#### SOURCE INFORMATION
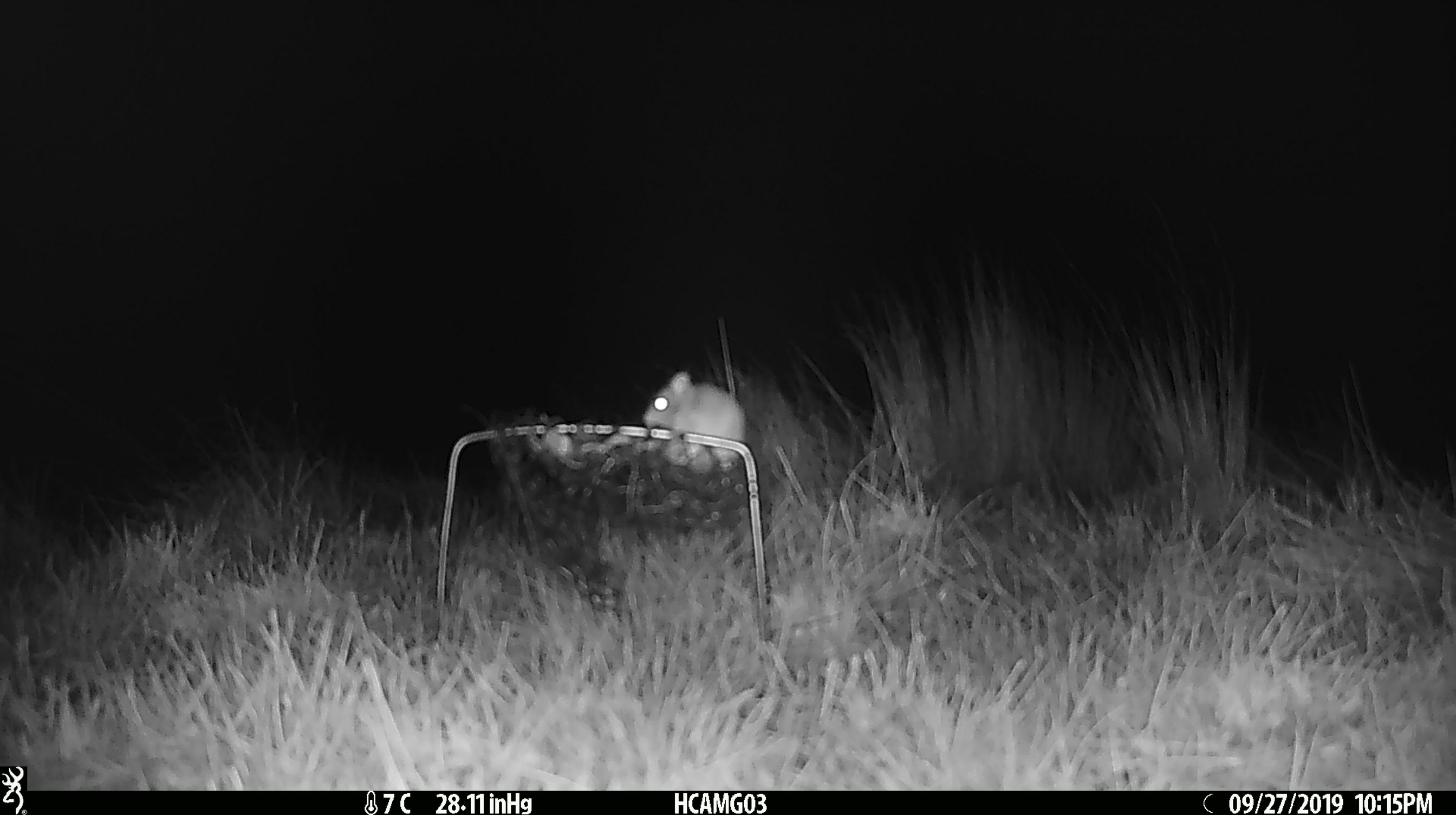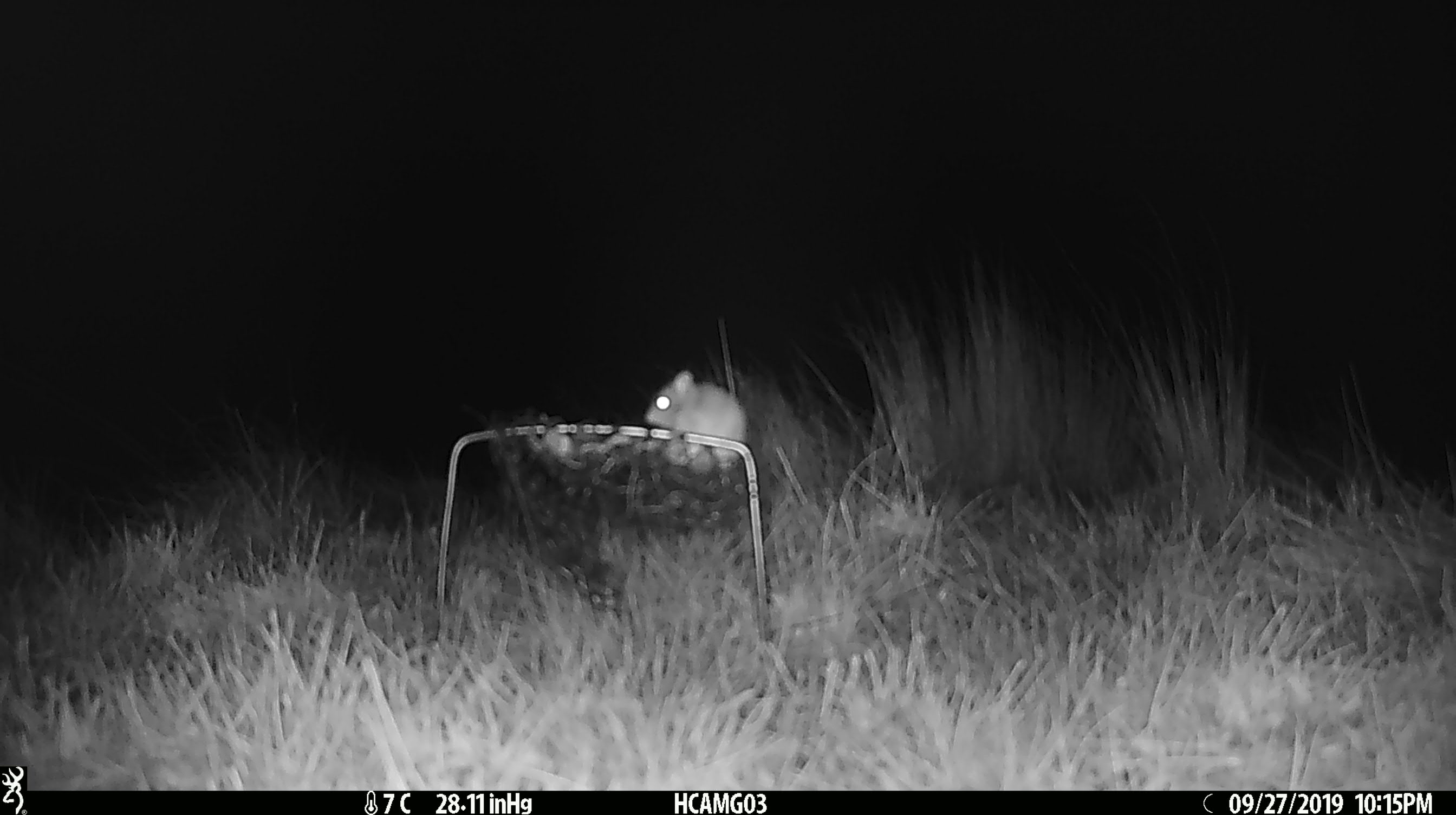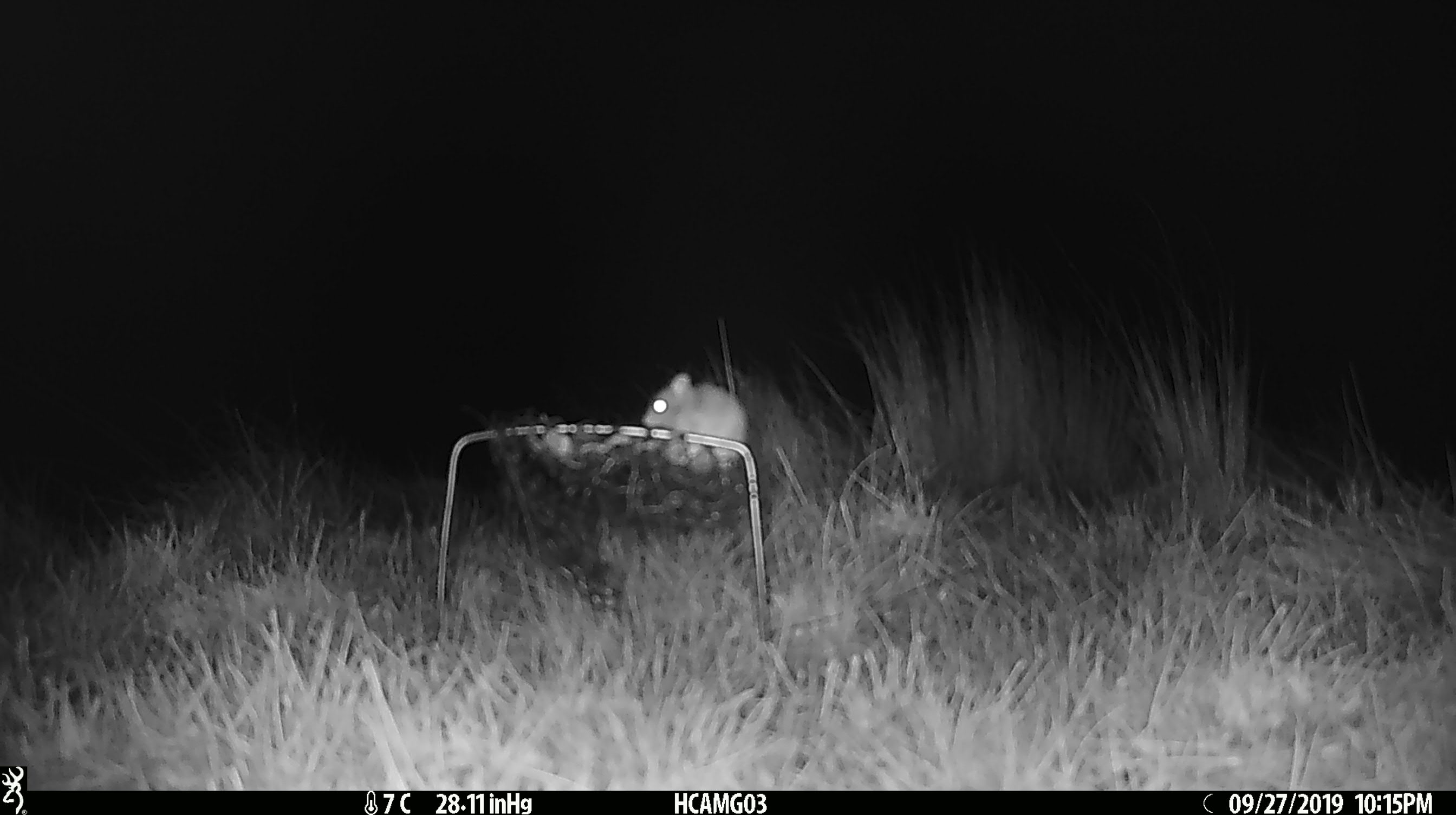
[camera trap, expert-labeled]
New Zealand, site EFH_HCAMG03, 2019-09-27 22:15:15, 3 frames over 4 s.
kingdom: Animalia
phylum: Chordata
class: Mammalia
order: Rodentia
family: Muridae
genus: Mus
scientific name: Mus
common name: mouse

#### WHAT IS REQUIRED
Retype each entry exactly. No pictures.

#### EXPECTED ANSWER
[camera trap, expert-labeled]
New Zealand, site EFH_HCAMG03, 2019-09-27 22:15:15, 3 frames over 4 s.
kingdom: Animalia
phylum: Chordata
class: Mammalia
order: Rodentia
family: Muridae
genus: Mus
scientific name: Mus
common name: mouse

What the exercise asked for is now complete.